Há muito tempo eu desejava conhecer o Santuário de Aparecida, não porque acho importante estar diante de uma imagem, mas para estar presente naquele local de peregrinação, que fascina e atrai tanta gente em busca de esperança e consolo. Um lugar assim não é um lugar qualquer! Então, como brasileiro, cristão, no dizer do compositor Renato Teixeira, “como não sei rezar, só queria mostrar meu olhar, meu olhar, meu olhar”.

A imponência da Basílica realmente impressiona, com sua torre de 100 m e uma cúpula de 70 m de altura. Se considerarmos que ela comporta 75 mil pessoas (às vezes este número é superado!), a altura não é exagerada, porque o calor produzido pela multidão leva algumas pessoas ao desmaio.

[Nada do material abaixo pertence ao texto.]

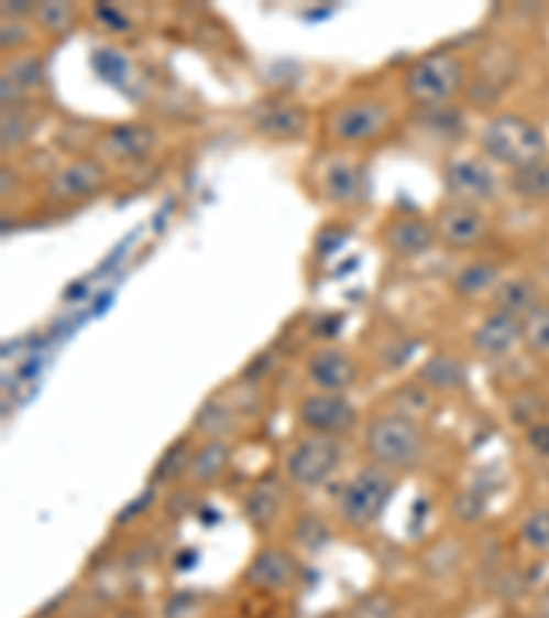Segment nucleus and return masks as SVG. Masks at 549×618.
<instances>
[{
  "label": "nucleus",
  "instance_id": "31",
  "mask_svg": "<svg viewBox=\"0 0 549 618\" xmlns=\"http://www.w3.org/2000/svg\"><path fill=\"white\" fill-rule=\"evenodd\" d=\"M523 349L528 358L549 360V300L523 319Z\"/></svg>",
  "mask_w": 549,
  "mask_h": 618
},
{
  "label": "nucleus",
  "instance_id": "21",
  "mask_svg": "<svg viewBox=\"0 0 549 618\" xmlns=\"http://www.w3.org/2000/svg\"><path fill=\"white\" fill-rule=\"evenodd\" d=\"M231 462H234L231 440H201V443L193 448L185 484H190V489L215 487V484L223 481L226 473L231 470Z\"/></svg>",
  "mask_w": 549,
  "mask_h": 618
},
{
  "label": "nucleus",
  "instance_id": "5",
  "mask_svg": "<svg viewBox=\"0 0 549 618\" xmlns=\"http://www.w3.org/2000/svg\"><path fill=\"white\" fill-rule=\"evenodd\" d=\"M305 187L316 204L332 206V209H360L369 198V174L358 152H341V149L325 147L316 154L303 174Z\"/></svg>",
  "mask_w": 549,
  "mask_h": 618
},
{
  "label": "nucleus",
  "instance_id": "37",
  "mask_svg": "<svg viewBox=\"0 0 549 618\" xmlns=\"http://www.w3.org/2000/svg\"><path fill=\"white\" fill-rule=\"evenodd\" d=\"M523 440L525 445H528L530 454L539 456V459H549V418L547 421L536 423V426L525 429Z\"/></svg>",
  "mask_w": 549,
  "mask_h": 618
},
{
  "label": "nucleus",
  "instance_id": "6",
  "mask_svg": "<svg viewBox=\"0 0 549 618\" xmlns=\"http://www.w3.org/2000/svg\"><path fill=\"white\" fill-rule=\"evenodd\" d=\"M398 476L385 467L369 465L358 467L341 487L336 500V514L349 531H371L385 517L393 495H396Z\"/></svg>",
  "mask_w": 549,
  "mask_h": 618
},
{
  "label": "nucleus",
  "instance_id": "12",
  "mask_svg": "<svg viewBox=\"0 0 549 618\" xmlns=\"http://www.w3.org/2000/svg\"><path fill=\"white\" fill-rule=\"evenodd\" d=\"M376 239L393 259L402 261L424 259L440 245L431 215H420V212H393V215H387L380 231H376Z\"/></svg>",
  "mask_w": 549,
  "mask_h": 618
},
{
  "label": "nucleus",
  "instance_id": "13",
  "mask_svg": "<svg viewBox=\"0 0 549 618\" xmlns=\"http://www.w3.org/2000/svg\"><path fill=\"white\" fill-rule=\"evenodd\" d=\"M431 223H435L442 248L453 250V253H468V250L481 248L490 237V215L473 204H459L446 198L431 212Z\"/></svg>",
  "mask_w": 549,
  "mask_h": 618
},
{
  "label": "nucleus",
  "instance_id": "35",
  "mask_svg": "<svg viewBox=\"0 0 549 618\" xmlns=\"http://www.w3.org/2000/svg\"><path fill=\"white\" fill-rule=\"evenodd\" d=\"M451 514L457 517L459 525H475V522L484 520L486 498L479 492V489H462V492L453 498Z\"/></svg>",
  "mask_w": 549,
  "mask_h": 618
},
{
  "label": "nucleus",
  "instance_id": "29",
  "mask_svg": "<svg viewBox=\"0 0 549 618\" xmlns=\"http://www.w3.org/2000/svg\"><path fill=\"white\" fill-rule=\"evenodd\" d=\"M31 113V105L3 110V116H0V132H3L0 143H3V154L20 152L22 147H28V141H31L33 132H36V119H33Z\"/></svg>",
  "mask_w": 549,
  "mask_h": 618
},
{
  "label": "nucleus",
  "instance_id": "17",
  "mask_svg": "<svg viewBox=\"0 0 549 618\" xmlns=\"http://www.w3.org/2000/svg\"><path fill=\"white\" fill-rule=\"evenodd\" d=\"M44 80H47V61H44L39 50L6 55L3 72H0V102H3V110L33 105V94L42 91Z\"/></svg>",
  "mask_w": 549,
  "mask_h": 618
},
{
  "label": "nucleus",
  "instance_id": "38",
  "mask_svg": "<svg viewBox=\"0 0 549 618\" xmlns=\"http://www.w3.org/2000/svg\"><path fill=\"white\" fill-rule=\"evenodd\" d=\"M534 618H549V592H547V594H541L539 605H536Z\"/></svg>",
  "mask_w": 549,
  "mask_h": 618
},
{
  "label": "nucleus",
  "instance_id": "3",
  "mask_svg": "<svg viewBox=\"0 0 549 618\" xmlns=\"http://www.w3.org/2000/svg\"><path fill=\"white\" fill-rule=\"evenodd\" d=\"M475 141H479V154H484L495 169H506L508 174L549 158L545 130L534 119L514 110L492 113L481 124Z\"/></svg>",
  "mask_w": 549,
  "mask_h": 618
},
{
  "label": "nucleus",
  "instance_id": "25",
  "mask_svg": "<svg viewBox=\"0 0 549 618\" xmlns=\"http://www.w3.org/2000/svg\"><path fill=\"white\" fill-rule=\"evenodd\" d=\"M506 415L512 421V426L517 429H530L536 423L547 421L549 418V391L541 388L525 386L519 391H514L506 402Z\"/></svg>",
  "mask_w": 549,
  "mask_h": 618
},
{
  "label": "nucleus",
  "instance_id": "1",
  "mask_svg": "<svg viewBox=\"0 0 549 618\" xmlns=\"http://www.w3.org/2000/svg\"><path fill=\"white\" fill-rule=\"evenodd\" d=\"M396 105L380 94L360 91L338 97L319 116V132L325 147L341 152H360L376 147L396 130Z\"/></svg>",
  "mask_w": 549,
  "mask_h": 618
},
{
  "label": "nucleus",
  "instance_id": "10",
  "mask_svg": "<svg viewBox=\"0 0 549 618\" xmlns=\"http://www.w3.org/2000/svg\"><path fill=\"white\" fill-rule=\"evenodd\" d=\"M253 132L273 143H294L303 141L314 130V113L286 94H270L262 97L248 110Z\"/></svg>",
  "mask_w": 549,
  "mask_h": 618
},
{
  "label": "nucleus",
  "instance_id": "18",
  "mask_svg": "<svg viewBox=\"0 0 549 618\" xmlns=\"http://www.w3.org/2000/svg\"><path fill=\"white\" fill-rule=\"evenodd\" d=\"M468 347L481 360H506L523 349V322L501 311H486L473 325Z\"/></svg>",
  "mask_w": 549,
  "mask_h": 618
},
{
  "label": "nucleus",
  "instance_id": "19",
  "mask_svg": "<svg viewBox=\"0 0 549 618\" xmlns=\"http://www.w3.org/2000/svg\"><path fill=\"white\" fill-rule=\"evenodd\" d=\"M288 481L277 476H262L242 495V517L256 533L267 536L281 525L288 509Z\"/></svg>",
  "mask_w": 549,
  "mask_h": 618
},
{
  "label": "nucleus",
  "instance_id": "20",
  "mask_svg": "<svg viewBox=\"0 0 549 618\" xmlns=\"http://www.w3.org/2000/svg\"><path fill=\"white\" fill-rule=\"evenodd\" d=\"M415 380L429 388L435 397H457V393L468 391L470 364L464 355L437 349L420 360V366L415 369Z\"/></svg>",
  "mask_w": 549,
  "mask_h": 618
},
{
  "label": "nucleus",
  "instance_id": "23",
  "mask_svg": "<svg viewBox=\"0 0 549 618\" xmlns=\"http://www.w3.org/2000/svg\"><path fill=\"white\" fill-rule=\"evenodd\" d=\"M503 264L490 256H475L464 261L451 278V292L459 300H490L503 281Z\"/></svg>",
  "mask_w": 549,
  "mask_h": 618
},
{
  "label": "nucleus",
  "instance_id": "26",
  "mask_svg": "<svg viewBox=\"0 0 549 618\" xmlns=\"http://www.w3.org/2000/svg\"><path fill=\"white\" fill-rule=\"evenodd\" d=\"M506 187L523 202H549V158L512 171L506 176Z\"/></svg>",
  "mask_w": 549,
  "mask_h": 618
},
{
  "label": "nucleus",
  "instance_id": "7",
  "mask_svg": "<svg viewBox=\"0 0 549 618\" xmlns=\"http://www.w3.org/2000/svg\"><path fill=\"white\" fill-rule=\"evenodd\" d=\"M343 462L341 440L299 434L283 456V478L299 492H316L338 473Z\"/></svg>",
  "mask_w": 549,
  "mask_h": 618
},
{
  "label": "nucleus",
  "instance_id": "22",
  "mask_svg": "<svg viewBox=\"0 0 549 618\" xmlns=\"http://www.w3.org/2000/svg\"><path fill=\"white\" fill-rule=\"evenodd\" d=\"M545 303L547 297L541 292V283L530 275H506L490 297L492 311H501V314L514 316L519 322L528 319Z\"/></svg>",
  "mask_w": 549,
  "mask_h": 618
},
{
  "label": "nucleus",
  "instance_id": "14",
  "mask_svg": "<svg viewBox=\"0 0 549 618\" xmlns=\"http://www.w3.org/2000/svg\"><path fill=\"white\" fill-rule=\"evenodd\" d=\"M110 182V169L99 163L94 154L88 158H72L69 163L58 165L44 180L42 196L50 204H77L97 196Z\"/></svg>",
  "mask_w": 549,
  "mask_h": 618
},
{
  "label": "nucleus",
  "instance_id": "15",
  "mask_svg": "<svg viewBox=\"0 0 549 618\" xmlns=\"http://www.w3.org/2000/svg\"><path fill=\"white\" fill-rule=\"evenodd\" d=\"M303 369L305 380L314 391L343 393V397H349V391H354L363 377L360 360L338 344H319L316 349H310Z\"/></svg>",
  "mask_w": 549,
  "mask_h": 618
},
{
  "label": "nucleus",
  "instance_id": "34",
  "mask_svg": "<svg viewBox=\"0 0 549 618\" xmlns=\"http://www.w3.org/2000/svg\"><path fill=\"white\" fill-rule=\"evenodd\" d=\"M347 618H398V599L393 594H365Z\"/></svg>",
  "mask_w": 549,
  "mask_h": 618
},
{
  "label": "nucleus",
  "instance_id": "16",
  "mask_svg": "<svg viewBox=\"0 0 549 618\" xmlns=\"http://www.w3.org/2000/svg\"><path fill=\"white\" fill-rule=\"evenodd\" d=\"M299 581V561L283 544H262V547L253 553V559L248 561L245 572H242V583H245L251 592L259 594H281L292 592Z\"/></svg>",
  "mask_w": 549,
  "mask_h": 618
},
{
  "label": "nucleus",
  "instance_id": "24",
  "mask_svg": "<svg viewBox=\"0 0 549 618\" xmlns=\"http://www.w3.org/2000/svg\"><path fill=\"white\" fill-rule=\"evenodd\" d=\"M382 410L396 412V415H404V418H413V421L424 423L426 426V423L437 415V410H440V397H435L429 388L420 386V382L413 377V380L407 382H398V386L387 393L385 408Z\"/></svg>",
  "mask_w": 549,
  "mask_h": 618
},
{
  "label": "nucleus",
  "instance_id": "4",
  "mask_svg": "<svg viewBox=\"0 0 549 618\" xmlns=\"http://www.w3.org/2000/svg\"><path fill=\"white\" fill-rule=\"evenodd\" d=\"M402 91L415 110L448 108L468 91V61L457 50L418 55L404 69Z\"/></svg>",
  "mask_w": 549,
  "mask_h": 618
},
{
  "label": "nucleus",
  "instance_id": "39",
  "mask_svg": "<svg viewBox=\"0 0 549 618\" xmlns=\"http://www.w3.org/2000/svg\"><path fill=\"white\" fill-rule=\"evenodd\" d=\"M113 618H143V616L138 614L135 608H119V610H116V614H113Z\"/></svg>",
  "mask_w": 549,
  "mask_h": 618
},
{
  "label": "nucleus",
  "instance_id": "11",
  "mask_svg": "<svg viewBox=\"0 0 549 618\" xmlns=\"http://www.w3.org/2000/svg\"><path fill=\"white\" fill-rule=\"evenodd\" d=\"M157 143L160 135L154 127L143 121H121L99 132L94 141V158L108 169H130L152 158Z\"/></svg>",
  "mask_w": 549,
  "mask_h": 618
},
{
  "label": "nucleus",
  "instance_id": "33",
  "mask_svg": "<svg viewBox=\"0 0 549 618\" xmlns=\"http://www.w3.org/2000/svg\"><path fill=\"white\" fill-rule=\"evenodd\" d=\"M327 542H330V528L325 525L321 517L303 514L294 522V544H297L299 550H305V553H319Z\"/></svg>",
  "mask_w": 549,
  "mask_h": 618
},
{
  "label": "nucleus",
  "instance_id": "32",
  "mask_svg": "<svg viewBox=\"0 0 549 618\" xmlns=\"http://www.w3.org/2000/svg\"><path fill=\"white\" fill-rule=\"evenodd\" d=\"M0 25V44H3V58L6 55L25 53L33 50V39H36V25L33 20H14V17H3Z\"/></svg>",
  "mask_w": 549,
  "mask_h": 618
},
{
  "label": "nucleus",
  "instance_id": "8",
  "mask_svg": "<svg viewBox=\"0 0 549 618\" xmlns=\"http://www.w3.org/2000/svg\"><path fill=\"white\" fill-rule=\"evenodd\" d=\"M442 187H446L448 202L473 204L484 209L486 204L501 196V174L484 154H462L451 158L442 165Z\"/></svg>",
  "mask_w": 549,
  "mask_h": 618
},
{
  "label": "nucleus",
  "instance_id": "27",
  "mask_svg": "<svg viewBox=\"0 0 549 618\" xmlns=\"http://www.w3.org/2000/svg\"><path fill=\"white\" fill-rule=\"evenodd\" d=\"M33 25L42 36L47 39H64L75 31L77 25V9L66 0H58V3H36V11H33Z\"/></svg>",
  "mask_w": 549,
  "mask_h": 618
},
{
  "label": "nucleus",
  "instance_id": "9",
  "mask_svg": "<svg viewBox=\"0 0 549 618\" xmlns=\"http://www.w3.org/2000/svg\"><path fill=\"white\" fill-rule=\"evenodd\" d=\"M294 421L305 434L347 440L360 429V410L343 393L310 391L299 397L297 408H294Z\"/></svg>",
  "mask_w": 549,
  "mask_h": 618
},
{
  "label": "nucleus",
  "instance_id": "28",
  "mask_svg": "<svg viewBox=\"0 0 549 618\" xmlns=\"http://www.w3.org/2000/svg\"><path fill=\"white\" fill-rule=\"evenodd\" d=\"M193 448H196V445H193L190 437L174 440V445H171V448L160 456L157 467H154V473H152L154 487H160V484L171 487V484H176V481H185L187 467H190Z\"/></svg>",
  "mask_w": 549,
  "mask_h": 618
},
{
  "label": "nucleus",
  "instance_id": "30",
  "mask_svg": "<svg viewBox=\"0 0 549 618\" xmlns=\"http://www.w3.org/2000/svg\"><path fill=\"white\" fill-rule=\"evenodd\" d=\"M519 544L534 555H549V506H534L519 520Z\"/></svg>",
  "mask_w": 549,
  "mask_h": 618
},
{
  "label": "nucleus",
  "instance_id": "36",
  "mask_svg": "<svg viewBox=\"0 0 549 618\" xmlns=\"http://www.w3.org/2000/svg\"><path fill=\"white\" fill-rule=\"evenodd\" d=\"M94 20H97V25H102L105 31H110V33L135 31V25H132V20L127 17V11L119 9V6H110V3L94 6Z\"/></svg>",
  "mask_w": 549,
  "mask_h": 618
},
{
  "label": "nucleus",
  "instance_id": "2",
  "mask_svg": "<svg viewBox=\"0 0 549 618\" xmlns=\"http://www.w3.org/2000/svg\"><path fill=\"white\" fill-rule=\"evenodd\" d=\"M363 451L369 462L396 473H413L429 456V432L424 423L396 412H376L363 429Z\"/></svg>",
  "mask_w": 549,
  "mask_h": 618
}]
</instances>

Visitei o Santuário de Aparecida neste Natal, junto com minha filha Helga e o Juan, seu marido, porque sabia que seria uma visita tranquila.
É um espaço bonito, mas despojado; não há luxos ou ostentações, tudo muito simples, sóbrio e moderno. Mas o que interessa a todo visitante é exatamente estar de frente à imagem que inflama o imaginário e a fé dos brasileiros. Percorri as quatro naves que formam o corpo da Basílica, dispostas como uma cruz grega em torno da cúpula central. Um enorme cruxifixo pende no ar, no centro exato da estrutura, sustentado por cabos presos na cúpula. De maneira diferente do comum das igrejas católicas, não há imagens de santos ao longo das paredes. Por fim, meu olhar foi atraído por um pequeno círculo dourado ao fundo e, somente quando estava bem próximo, pude perceber que se tratava da imagem de N. S. Aparecida, colocada em um pavimento superior.

O contraste entre a Basílica e a imagem de devoção é enorme: enquanto a cúpula se ergue a 70 m, a imagem tem apenas 40 cm de altura. Colocada em um nicho na parede, protegido por vidro especial, é o contraste entre o minúsculo e o colossal.
Nos poucos minutos em que lá estive, à parte meu agradecimento e pedido de proteção, passou no meu pensamento o significado e a importância da mãe de Jesus para a cristandade. Uma mulher humilde que soube cumprir a enorme responsabilidade a ela destinada e que passou por uma terrível prova e um sofrimento indescritível: ver seu filho torturado e morto de maneira ignominiosa e ainda assim bendizer a Deus. Um espírito iluminado, que compreende nossas dores, mesmo que sejam incomparavelmente menores do que aquelas que suportou neste mundo. Nas minhas conjecturas há um simbolismo nisto tudo: a imagem colocada ao fundo, seu tamanho minúsculo, sua cor morena, seu resgate das águas, sua sobrevivência ao atentado e a serena humildade que dela irradia.

Nossa Senhora Aparecida é mesmo uma Santa Brasileira!

(Por uma Graça alcançada, Nossa Senhora, Mãe de Jesus, aceita o meu preito de gratidão!)